И еще семнадцать проблем. И еще двадцать в параллельном классе. И двадцать и двадцать на следующий год, в очередном потоке. И четырежды сорок, если принять в счет классы моих товарищей. Вместе мы ломали головы над тайнами мыслительных цепей наших учеников.
И обрел я талант третий — чутье педагога. Уже не за месяцы, за день-два управлялся с распознаванием личности. Иногда и часовой беседы хватало. Иногда и одного взгляда. Даже испытывал я себя, пробовал, правильно ли первое впечатление. Да, в основном бывало правильное. Уточнения добавлялись.

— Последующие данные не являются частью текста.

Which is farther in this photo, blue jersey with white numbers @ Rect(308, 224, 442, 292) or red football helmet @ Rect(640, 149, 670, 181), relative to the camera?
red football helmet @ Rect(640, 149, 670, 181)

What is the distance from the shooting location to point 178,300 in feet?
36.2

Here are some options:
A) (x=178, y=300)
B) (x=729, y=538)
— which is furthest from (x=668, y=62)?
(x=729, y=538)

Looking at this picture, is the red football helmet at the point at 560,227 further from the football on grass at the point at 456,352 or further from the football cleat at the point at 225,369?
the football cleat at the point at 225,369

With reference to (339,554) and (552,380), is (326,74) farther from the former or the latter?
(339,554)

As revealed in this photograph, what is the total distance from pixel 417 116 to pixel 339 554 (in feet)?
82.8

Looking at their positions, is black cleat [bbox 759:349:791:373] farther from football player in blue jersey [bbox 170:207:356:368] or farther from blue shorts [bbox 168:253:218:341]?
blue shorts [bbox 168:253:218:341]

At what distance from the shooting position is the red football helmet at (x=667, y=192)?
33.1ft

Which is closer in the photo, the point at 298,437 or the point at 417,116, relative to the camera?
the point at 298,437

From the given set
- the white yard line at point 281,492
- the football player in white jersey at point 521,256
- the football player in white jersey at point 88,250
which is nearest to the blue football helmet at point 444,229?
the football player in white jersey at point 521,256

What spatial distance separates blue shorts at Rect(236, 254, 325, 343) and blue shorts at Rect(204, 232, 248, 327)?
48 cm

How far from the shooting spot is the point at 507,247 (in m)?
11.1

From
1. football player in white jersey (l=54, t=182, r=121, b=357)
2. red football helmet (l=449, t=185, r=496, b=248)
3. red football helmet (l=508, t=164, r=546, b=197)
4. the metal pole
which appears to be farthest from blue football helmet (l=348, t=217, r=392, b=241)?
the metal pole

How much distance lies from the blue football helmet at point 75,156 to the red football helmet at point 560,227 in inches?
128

А с третьим талантом в третий раз пришло горделивое ощущение некой удали. Я могу, я умею! На свете нет ничего сложнее человека, а для меня это сложное как на ладони. Столько было написано толстых томов о некоммуникабельности, непознаваемости, непроницаемой истинной экзистенции человеческой сущности, но вот пришел я, проникаю, проницаю, познаю экзистенцию, воздействую на нее коммуникабельно. Корил сам себя за зазнайство, разоблачал, опровергал. Жизнь сама опровергла вскоре. Но я не гимн себе пою, рассказываю, какие ощущения у итанта. Молодцом себя чувствуешь, победителем.